Common errors and causes
connection error: desc = "transport: Error while dialing dial tcp 0.0.0.0:2379: i/o timeout"; Reconnecting to {0.0.0.0:2379 0 }
The host firewall is preventing network communication.
mvcc: database space exceeded or applying raft message exceeded backend quota
If the Kubernetes backend etcd database exceeds its space quota for any member, etcd will raise a cluster-wide alarm that puts the cluster into a maintenance mode which only accepts key reads and deletes. This space quota ensures that the cluster operates in a reliable fashion and that etcd does not run out of storage space. To restore write functionality to the cluster and resume normal Kubernetes and etcd operation, you must free enough space in the keyspace and defragment the backend database to clear the space quota alarm. See etcd database and disk space errors for more information.
dial tcp :2379: getsockopt: connection refused or dial tcp :2380: getsockopt: connection refused
A connection to the etcd endpoint could not be established. Ensure that the etcd container is running on the host with the address shown.
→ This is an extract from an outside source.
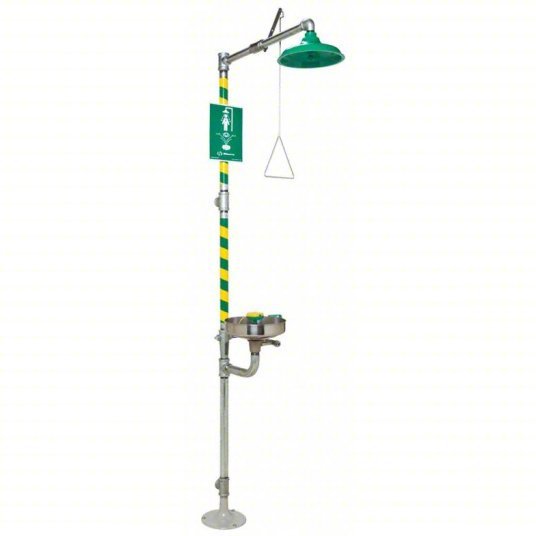 Haws 8300-8309 Shower with Eyewash Floor Mnt, Uncovered, Stainless Steel Bowl, Galvanized Steel Pipe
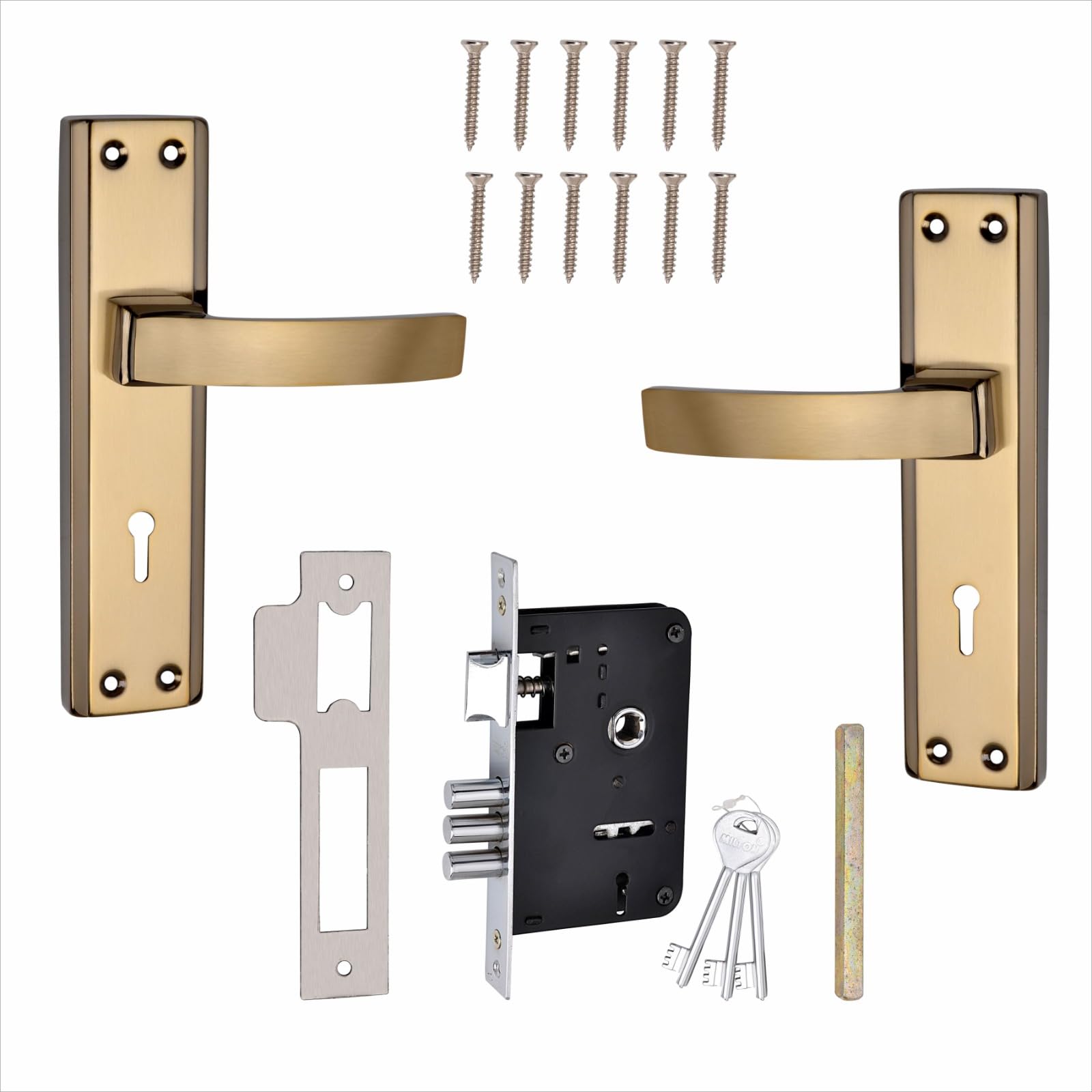 Milton Mortise Lock Set with Door Handle, Black Gold Finish, 7 Inch, Model MHI-RX-03, Complete Set with Keys and Screws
is starting a new election at term
The etcd cluster lost quorum and is establishing a new leader. For an etcd cluster with n members, quorum is (n/2)+1. Note that it is recommended to use a 5 etcd cluster for Kubernetes in production environments.
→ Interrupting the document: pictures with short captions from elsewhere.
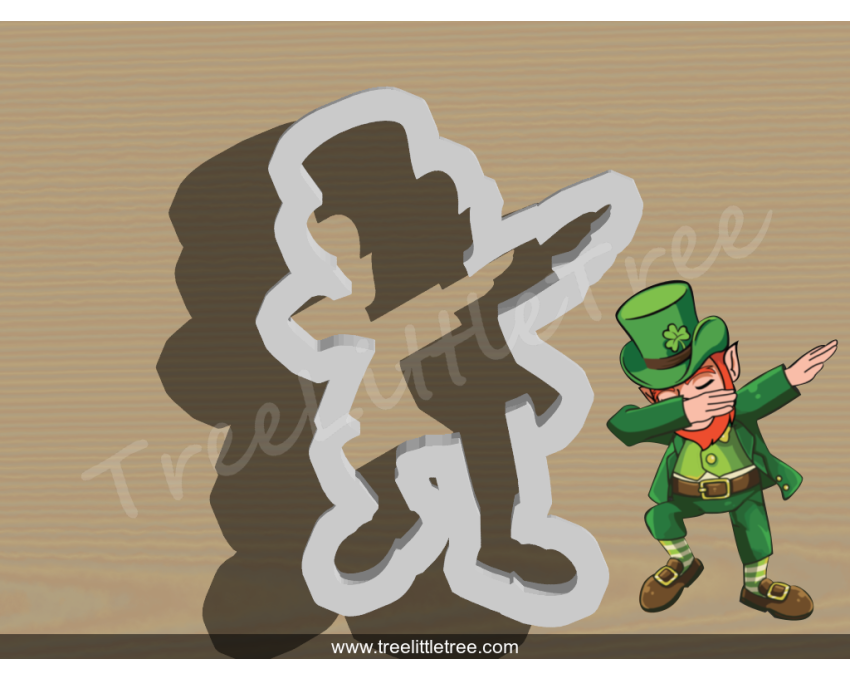 Dabbing Leprechaun Cookie Cutter. St Patrick's Day Cookie Cutter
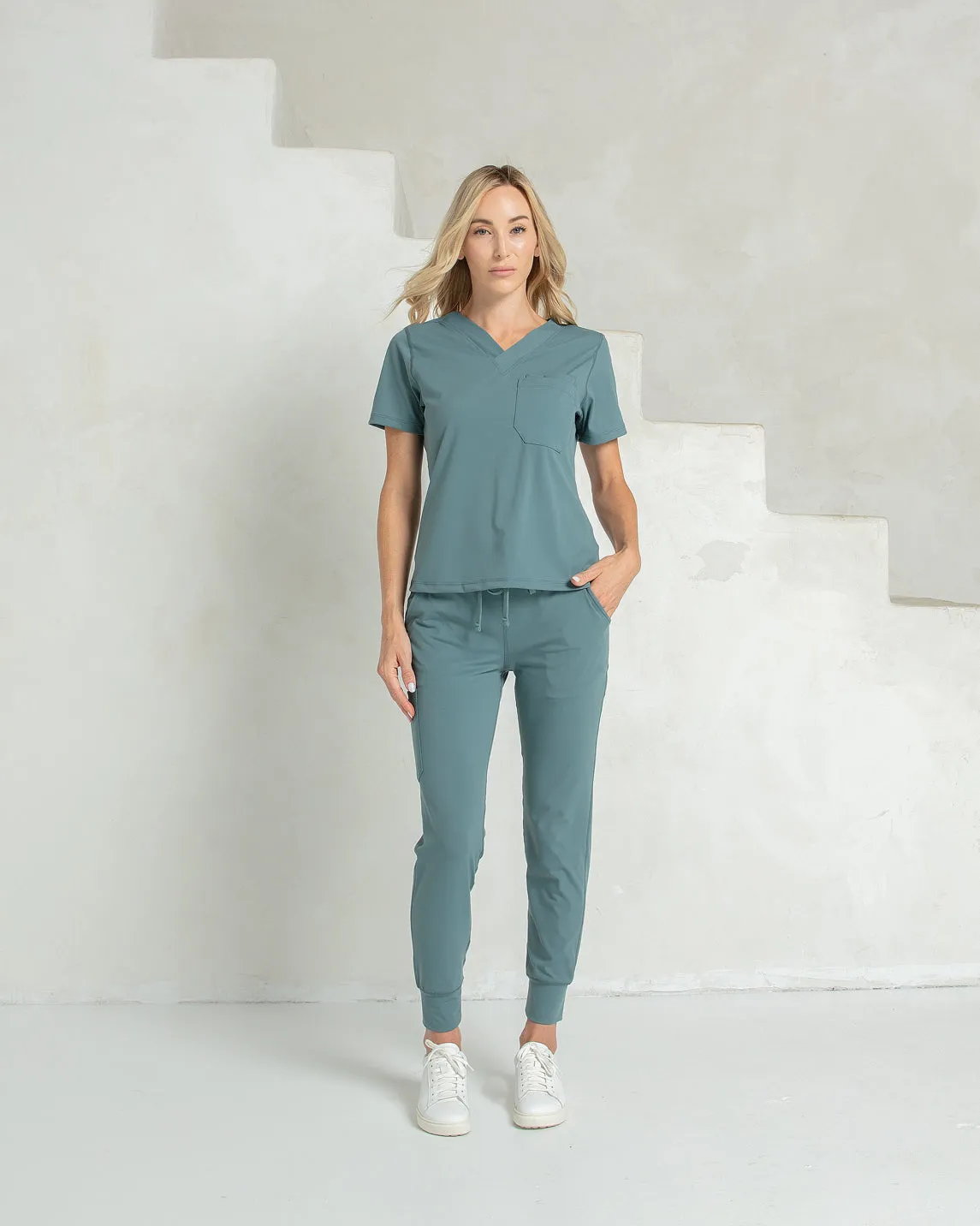Women's Surf Green V-Neck Scrub Top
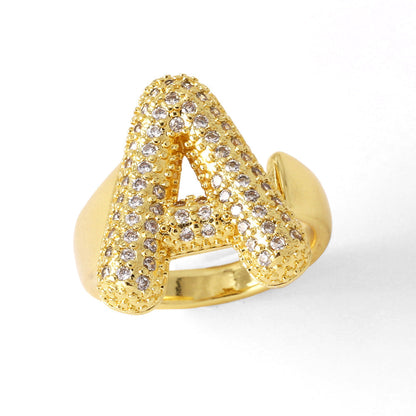 26 English Letters Ring Women's Gold-plated Full Zircon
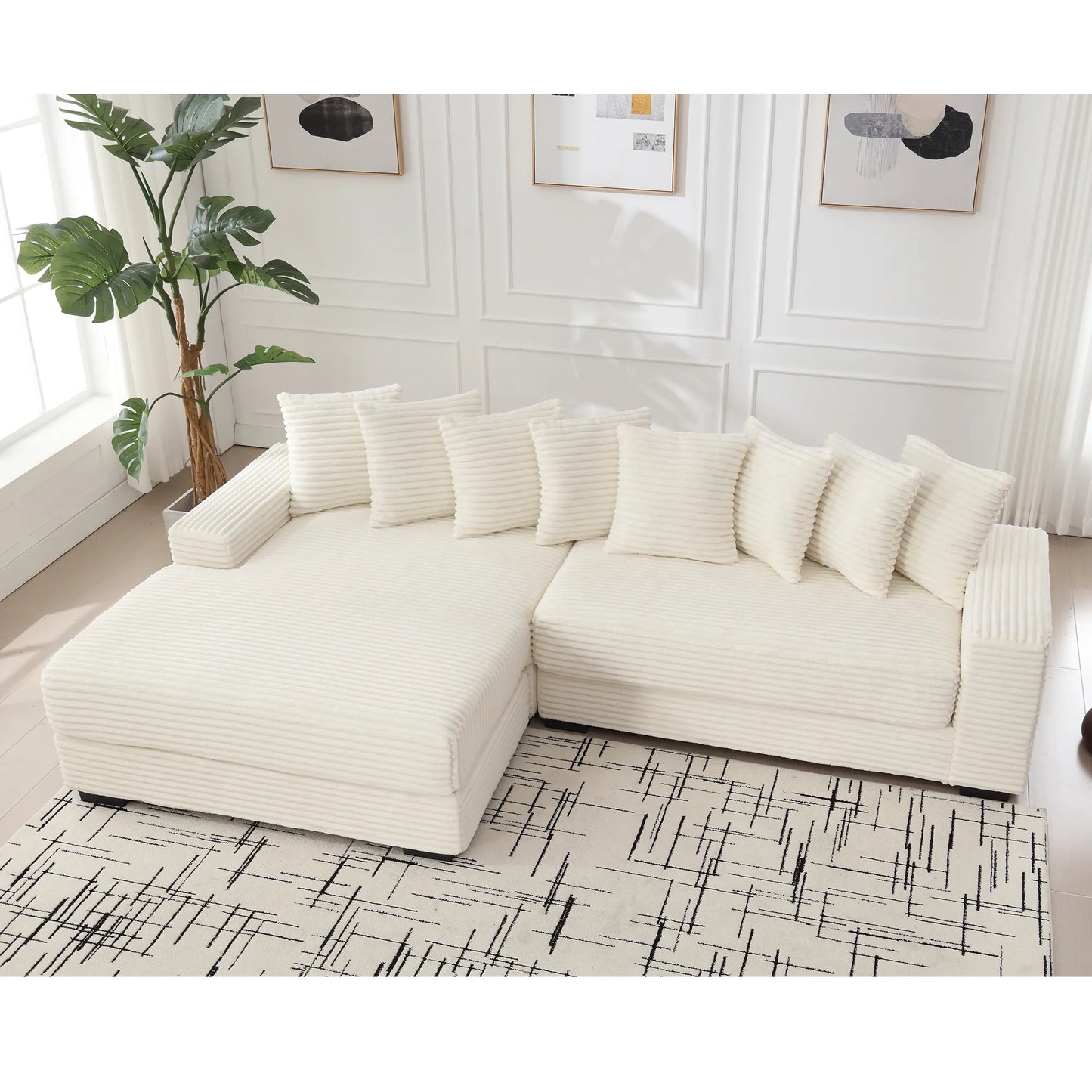 L Shaped Corduroy Couch, Plush Chaise Lounge Sofa, Beige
failed to send out heartbeat on time
The leader has skipped two heartbeat intervals. The etcd leader periodically sends heartbeats to its followers to maintain its leadership. If followers do not receive heartbeats within an election interval, an election will be triggered. When the leader skips two heartbeat intervals, etcd will warn that it failed to send a heartbeat on time.
apply entries took too long
If the average apply duration exceeds 100 milliseconds, etcd will warn that entries are taking too long to apply. This issue can have a few causes:
- Slow disk - To rule out a slow disk from causing this warning, you can monitor backendcommitduration_seconds (p99 duration should be less than 25ms), or check the Disk Sync Duration in the etcd Grafana dashboard that is deployed with Konvoy. If the disk is too slow, addressing any hardware problems with the disk, removing any possibilities of disk contention, or replacing the disk with a faster disk could help to resolve the issue.
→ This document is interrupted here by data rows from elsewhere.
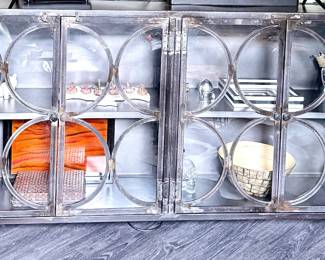 #27 - $585 -Industrial display cabinet 74Wx16Dx40H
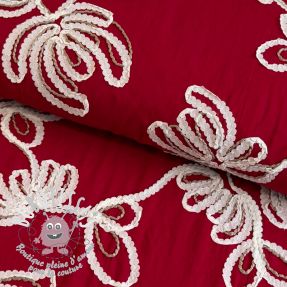 Tissu coton EMBROIDERY Loom En Light red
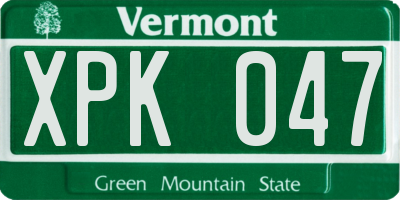 VT license plate XPK047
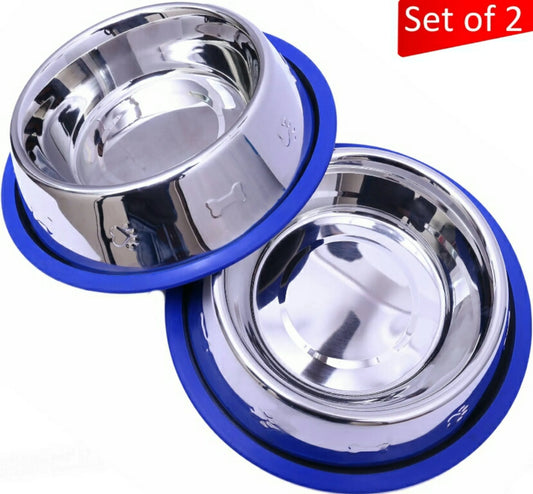 Non-Slip Etched Stainless Steel Dog Bowls with Blue Silicone Base – Durable, Stylish & Easy to Clean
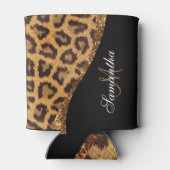 ファーレオパードのプリントとグリッター 缶クーラー (裏面)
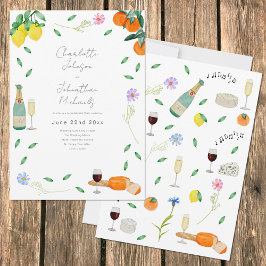 Boho Chic Watercolor Rustikale Sommerhochzeit Einladung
- CPU starvation - To verify, you can check the CPU usage of the container or host where etcd is running. Increasing the resources allocated to etcd or moving etcd to a dedicated node can help resolve this issue.
- Slow network - Check for high latency or packets being dropped between etcd members.
snapshotting is taking more than seconds to finish
Sending a snapshot took more than 30 seconds and exceeded the expected transfer time for a 1Gbps connection.
cluster ID mismatch
The etcd node is trying to join a cluster that has already been formed. Please contact D2IQ support if you run into this issue.
rafthttp: failed to find member
The cluster state is invalid and the etcd member cannot join the cluster. Please contact D2IQ support if you run into this issue.